L'auto-immunité est physiologique : il existe chez tout individu normal des cellules T auto-réactives et des cellules B productrices d'auto-anticorps naturels. L'auto-immunité devient pathologique, donnant lieu à une maladie auto-immune, lorsque le nombre des cellules auto-réactives et surtout l'avidité de leurs récepteurs pour les auto-antigènes augmentent. Le déclenchement de la maladie dépend aussi bien de l'augmentation de l'immunogénicité de la cellule cible, éventuellement secondaire à une infection virale, que de la capacité propre du sujet de reconnaître les auto-antigènes (gènes HLA, répertoireT). Plus rarement, la maladie est déclenchée par un agent infectieux donnant lieu à une réaction croisée avec un auto-antigène (syndrome de Guillain Barré). Tous ces éléments ne sont pas suffisants, cependant, pour provoquer une maladie chronique telle que la sclérose en plaques ou la myasthénie. Le passage à la chronicité est habituellement secondaire à un défaut d'immuno-régulation. Plusieurs catégories de cellules T régulatrices ont été reconnues : cellules Th2, CD25+, Tr1, NKT. Il est encore difficile d'affirmer la responsabilité de la défaillance d'une de ces populations dans une maladie donnée, ou de préciser les cytokines impliquées, même si on tend à donner un rôle essentiel à l'interleukine 10 et au TGFß. Même si la réaction auto-immune pathogène est déclenchée par les auto-antigènes de la cellule cible, il n'y a apparemment pas un auto-antigène cible unique. La spécificité de la réaction s'étend progressivement d'un antigène, qui peut varier selon les sujets, à toute la cellule cible. C'est à partir de ces notions que se développent les nouvelles approches immuno-thérapeutiques des maladies auto-immunes (auto-antigènes solubles, ou un de leurs peptides modifié : (APL), cytokine, anticorps anti-CD3…).

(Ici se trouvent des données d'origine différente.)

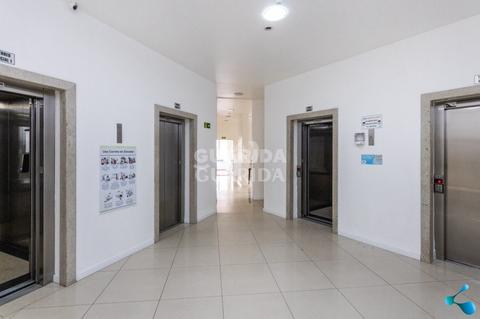 Image 4 - 263421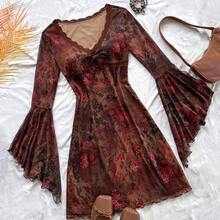 Yunuo Menswear  Vestido corto de mujer con cuello en V, estampado floral retro, manga larga, bajo asimétrico y detalle de volantes, de tejido de malla de punto - Morado - Ver 6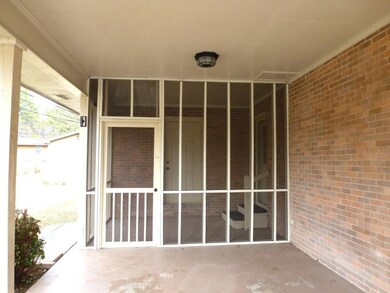 105 S Cherokee Cir, Tunnel Hill, GA 30755 - photo 3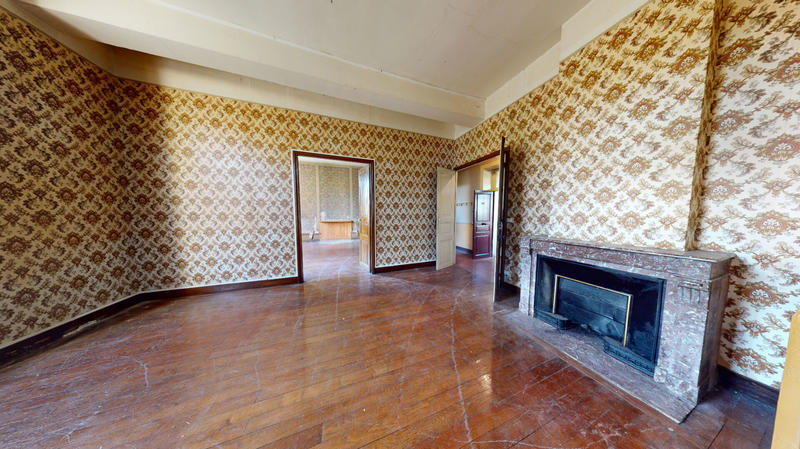 Maison - 300 m² - 14 pièces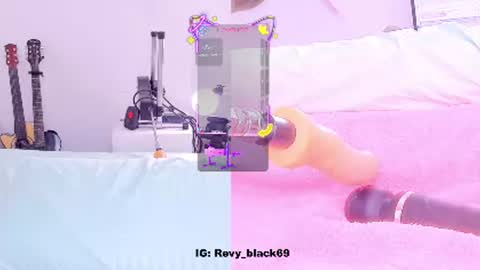 Snapshot of revy_black69 chatting on 10-21-25, 09:43 Rebecca y sarih online show from 10-21-25, 09:43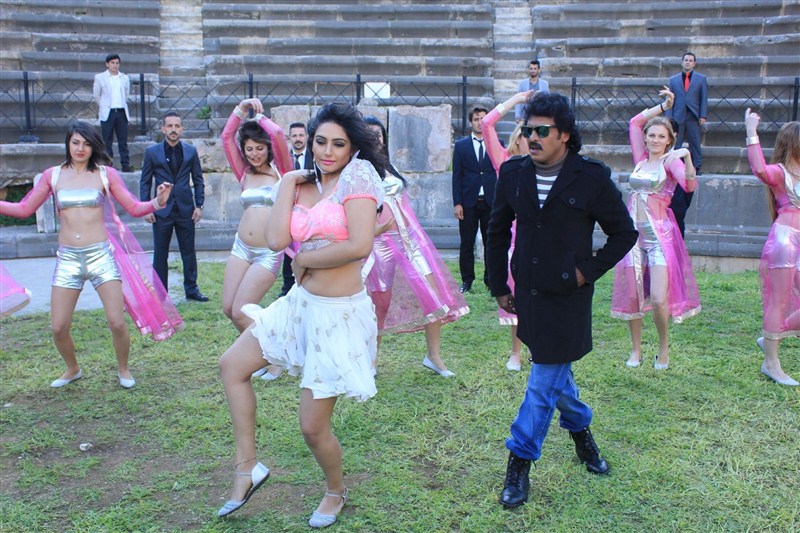 Upendra, Saloni Aswani, Ragini Dwivedi's Brahmana movie stills. Brahmana,Upendra,Saloni Aswani,Ragini Dwivedi,Brahmana movie stills,Brahmana movie pics,Brahmana movie images,Brahmana movie photos,Brahmana movie pictures,Telugu movie Brahmana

Autoimmunity is physiological: in every normal individual autoreactive T cells and B cells which produce natural autoantibodies, exist. Auto-immunity becomes pathological, giving rise to an autoimmune disease, when the number of autoreactive cells, and particularly the avidity of their receptors for autoantigens increase. Triggering of the disease depends both on the increase in immunogenicity of the target cell, which may be secondary to a viral infection, and the individual's own capability to recognize the antoantigens (HLA genes, T cell repertoire). More rarely, the disease is caused by an infectious agent leading to a crossed reaction with an autoantigen (Guillain-Barré syndrome). Nevertheless, all these elements are not sufficient to provoke a chronic disease such as multiple sclerosis or myasthenia gravis. The passage to chronicity is usually secondary to a defect in immunoregulation. Several categories of regulatory T cells have been found: Th2 cells, CD25+ cells, Trl cells, NKT cells… It is still difficult to asses the responsibility of the defect of one of these populations in a given disease, or to single out the cytokines implicated, although an essential role is often given to interleukin 10 and/or TGFß. Even if the pathogenic autoimmune reaction is triggered by the autoantigens of the target cell, there is apparently not a unique autoantigen target. The specificity of the reaction spreads progressively from one antigen, which may vary among subjects, to the entire target cell. It is based on these notions that new immunotherapeutic approaches for autoimmune diseases are being developed (soluble autoantigens, or one of their modified peptides: (APL), cytokine, anti-CD3 antibody).